The government remains committed to the progress of the Freeports programme. The government will work with local partners involved in current and prospective Freeports to consider whether and how the Investment Zones offer can help to support their objectives, as part of the wider process for identifying Investment Zones. This will ensure that both programmes complement one another.
Growth: Getting the housing market moving
Paragraph 3.29 – From 23 September 2022, the government will increase the threshold above which Stamp Duty Land Tax (SDLT) must be paid on the purchase of residential properties in England and Northern Ireland from £125,000 to £250,000.
3.30 – From 23 September 2022, the threshold at which first-time buyers begin to pay residential SDLT will increase from £300,000 to £425,000 and the maximum value of a property on which first-time buyers relief can be claimed will also increase from £500,000 to £625,000.
3.31 – Later this autumn, the government will set out its vision to unlock homeownership for a new generation by building more homes in the places people want to live and work and by getting our housing market moving.
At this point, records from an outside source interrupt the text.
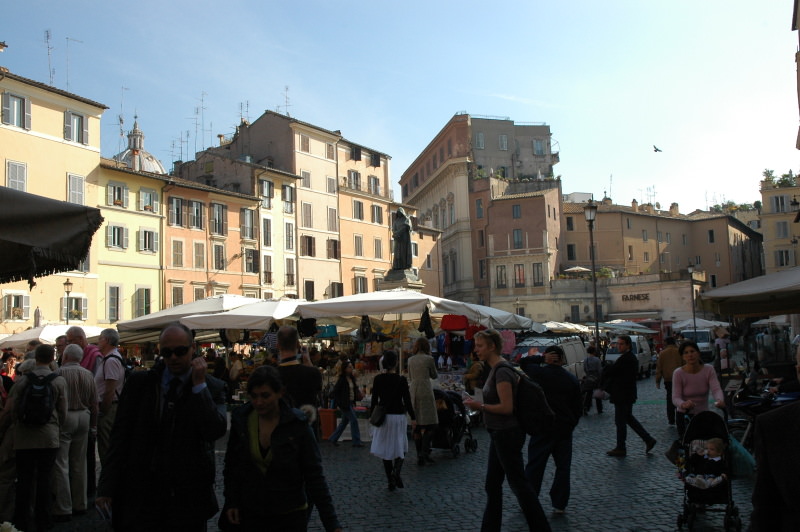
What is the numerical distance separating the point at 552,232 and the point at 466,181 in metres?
8.68

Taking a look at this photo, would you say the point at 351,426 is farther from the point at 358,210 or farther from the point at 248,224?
the point at 358,210

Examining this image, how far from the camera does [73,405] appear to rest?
7.31 m

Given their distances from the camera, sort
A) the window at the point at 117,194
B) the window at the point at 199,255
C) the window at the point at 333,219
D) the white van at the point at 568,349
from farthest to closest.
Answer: the window at the point at 333,219
the window at the point at 199,255
the window at the point at 117,194
the white van at the point at 568,349

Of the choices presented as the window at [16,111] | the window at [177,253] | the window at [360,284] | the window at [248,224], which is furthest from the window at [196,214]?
the window at [360,284]

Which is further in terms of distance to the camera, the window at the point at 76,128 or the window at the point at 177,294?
the window at the point at 177,294

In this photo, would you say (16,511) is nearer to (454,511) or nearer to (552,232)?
(454,511)

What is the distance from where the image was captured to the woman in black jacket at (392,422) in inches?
339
The government’s full proposal will be set out in due course.
3.32 – The government will promote the disposal of surplus public sector land by allowing departments greater flexibility to reinvest the proceeds of land sales over multiple years – Will Homes England have the resources?
Growth: High quality infrastructure
3.36 – The Growth Plan announces that new legislation will be brought forward in the coming months to address [planning] barriers by reducing unnecessary burdens to speed up the delivery of much-needed infrastructure. This includes:
- reducing the burden of environmental assessments
- reducing bureaucracy in the consultation process
- reforming habitats and species regulations
- increasing flexibility to make changes to a DCO once it has been submitted.
3.40 – The Growth Plan also sets out the infrastructure projects that the government will prioritise for acceleration, across transport, energy and digital infrastructure.